Max: [Laughs] “Not in our lifetimes, it’s far too big. It’s ten miles across at its widest point. By the time we’ve developed the technology to do something like that, we probably wouldn’t need it.”


“I don’t know how you do it, love,” Jasmine said back aboard Prospector. They had just finished watching the replay of their interview after stowing their suits and cleaning up. “I don’t have the patience for those inane questions. I have an easier time talking to grade schoolers.”

“You are, in a sense,” Max said as he hovered over the ISRU display. “They’ll probably rebroadcast that to classrooms. And you were splendid demonstrating the low gravity, by the way.”

“I didn’t feel splendid,” she said. “I’m not good at aiming for the lowest common denominator. Its awkward.”

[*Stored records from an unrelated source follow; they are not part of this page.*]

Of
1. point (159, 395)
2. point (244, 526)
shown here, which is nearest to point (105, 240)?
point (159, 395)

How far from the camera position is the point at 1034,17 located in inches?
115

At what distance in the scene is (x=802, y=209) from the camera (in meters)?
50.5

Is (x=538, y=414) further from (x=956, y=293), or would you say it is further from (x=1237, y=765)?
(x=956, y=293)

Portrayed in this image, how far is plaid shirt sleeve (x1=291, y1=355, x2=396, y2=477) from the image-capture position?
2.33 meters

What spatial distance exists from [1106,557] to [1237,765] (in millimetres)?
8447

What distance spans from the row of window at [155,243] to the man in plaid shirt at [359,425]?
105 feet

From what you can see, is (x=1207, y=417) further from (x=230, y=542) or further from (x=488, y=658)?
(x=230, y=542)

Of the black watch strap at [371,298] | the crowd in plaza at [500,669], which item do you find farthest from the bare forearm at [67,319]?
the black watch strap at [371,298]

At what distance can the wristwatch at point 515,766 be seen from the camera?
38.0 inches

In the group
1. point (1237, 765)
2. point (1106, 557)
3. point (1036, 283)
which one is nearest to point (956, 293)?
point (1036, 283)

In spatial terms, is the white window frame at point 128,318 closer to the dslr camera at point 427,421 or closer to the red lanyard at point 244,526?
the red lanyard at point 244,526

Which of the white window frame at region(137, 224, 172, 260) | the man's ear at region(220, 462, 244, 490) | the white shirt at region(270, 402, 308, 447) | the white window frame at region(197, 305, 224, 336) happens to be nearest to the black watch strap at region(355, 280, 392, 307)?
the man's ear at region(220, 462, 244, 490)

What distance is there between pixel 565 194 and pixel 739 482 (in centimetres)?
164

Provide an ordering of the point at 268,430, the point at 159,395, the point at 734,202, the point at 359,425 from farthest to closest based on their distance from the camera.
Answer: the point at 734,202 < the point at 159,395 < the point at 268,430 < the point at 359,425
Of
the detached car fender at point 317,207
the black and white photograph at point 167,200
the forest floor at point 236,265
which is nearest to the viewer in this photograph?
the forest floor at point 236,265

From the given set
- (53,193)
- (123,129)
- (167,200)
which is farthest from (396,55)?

“Yet that’s precisely the right tactic. Remember, statistically half the population is by definition of below-average intelligence.”

She closed her eyes and smiled. “How can such a cynic be so good at handling interviews?”

“Precisely because I am a cynic, dear. Now, look at these preliminaries.” He moved aside to let her see the returns from Malati’s surface.

She slipped on a pair of reading glasses that had been pushed back on her head. “That’s—amazing. Is that what I think it is?”

“Hydrogen and oxygen,” he said, triumphantly folding his arms. “Water ice extracted from just beneath the surface and electrolyzed into its component elements.”

“How much already?” she said, squinting at the figures. They looked impossibly good.

“It’s already filled one O2 bottle,” he said. “The hydrogen is taking longer. Haven’t really solved the boiloff problem but we can see the process works.”

“Still, that’s an excellent start.” She beamed at her husband. “It makes the trip worth it.”

“It wasn’t already?”

She was about to level him with a cutting rejoinder when the master alarm began blaring. “What was that?”